Malgré son honnêteté, le chemin entrepris pour réguler son statut de l’infirmière Mara accompagné de son fils Dragos est semé d’embûches, prend des allures labyrinthiques et le fantôme de Franz Kafka semble tirer les ficelles à l’occasion. Cependant, quelques rayons de soleil arrivent à percer cette carapace hostile par quelques personnages qui lui vient en aide : son amie femme de ménage dans un motel, la directrice d’une charter school et l’avocat qui a su tirer son épingle du jeu.
Citrons pressés
Ioana Uricaru a étudié le cinéma en Roumanie aux côtés de Cristian Mungiu, le cinéaste de 4 mois, 3 semaines et 2 jours (2007), montrant l’anonymat d’un avortement illégal en Roumanie dans les années 1980. Il s’agit du producteur de Lemonade (2018) tourné à Montréal. L’obscurité qui se referme sur les personnages ponctuée de tensions lie ces deux films. À la différence que la réalisatrice y met plus de cœur, de l’affection maternelle.
Cette passion qui distingue le style de la cinéaste en fait également un boulet puisque l’amalgame des histoires vécues qui ont servi à l’élaboration du scénario sombre dans les excès.
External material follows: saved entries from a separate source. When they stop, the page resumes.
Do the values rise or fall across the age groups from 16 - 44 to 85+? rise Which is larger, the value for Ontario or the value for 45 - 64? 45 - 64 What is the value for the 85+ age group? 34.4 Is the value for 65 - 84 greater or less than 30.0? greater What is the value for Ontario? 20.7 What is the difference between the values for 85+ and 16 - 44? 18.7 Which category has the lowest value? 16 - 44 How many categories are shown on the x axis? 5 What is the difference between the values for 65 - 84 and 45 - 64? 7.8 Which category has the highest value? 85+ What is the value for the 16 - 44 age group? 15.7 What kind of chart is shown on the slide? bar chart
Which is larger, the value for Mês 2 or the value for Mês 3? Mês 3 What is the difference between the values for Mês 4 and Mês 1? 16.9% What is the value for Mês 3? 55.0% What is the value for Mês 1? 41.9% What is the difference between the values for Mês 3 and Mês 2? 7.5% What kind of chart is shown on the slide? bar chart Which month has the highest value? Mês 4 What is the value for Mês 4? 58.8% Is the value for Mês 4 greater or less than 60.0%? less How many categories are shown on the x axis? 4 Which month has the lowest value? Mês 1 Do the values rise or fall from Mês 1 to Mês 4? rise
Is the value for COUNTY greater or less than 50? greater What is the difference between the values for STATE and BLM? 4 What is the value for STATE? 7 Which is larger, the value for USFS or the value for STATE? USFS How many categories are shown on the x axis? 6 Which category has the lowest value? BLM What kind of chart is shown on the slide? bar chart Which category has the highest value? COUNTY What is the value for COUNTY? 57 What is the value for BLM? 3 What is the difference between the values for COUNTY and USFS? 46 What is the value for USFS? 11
Mara incarne un archétype de migrante qui vit ce que plusieurs ont vécu en une seule vie, en moins d’une heure et demie. Ça déborde parfois.
Autre aspect bivalent, le film a pu voir le jour dans la métropole québécoise. Le spectateur d’ici, au regard aiguisé, aura du mal à accepter ce truchement de scénographie en voyant les panneaux de signalisation, la tour de la Bourse et l’échangeur autoroutier du Vieux-Port. La matérialité du pays de la propriété privée n’y est pas.
N’empêche que la réalisatrice et son équipe ont trouvé des astuces ingénieuses pour maquiller les lieux.
Lemonade (2018) d’Ioana Uricaru sera projeté le vendredi 12 octobre.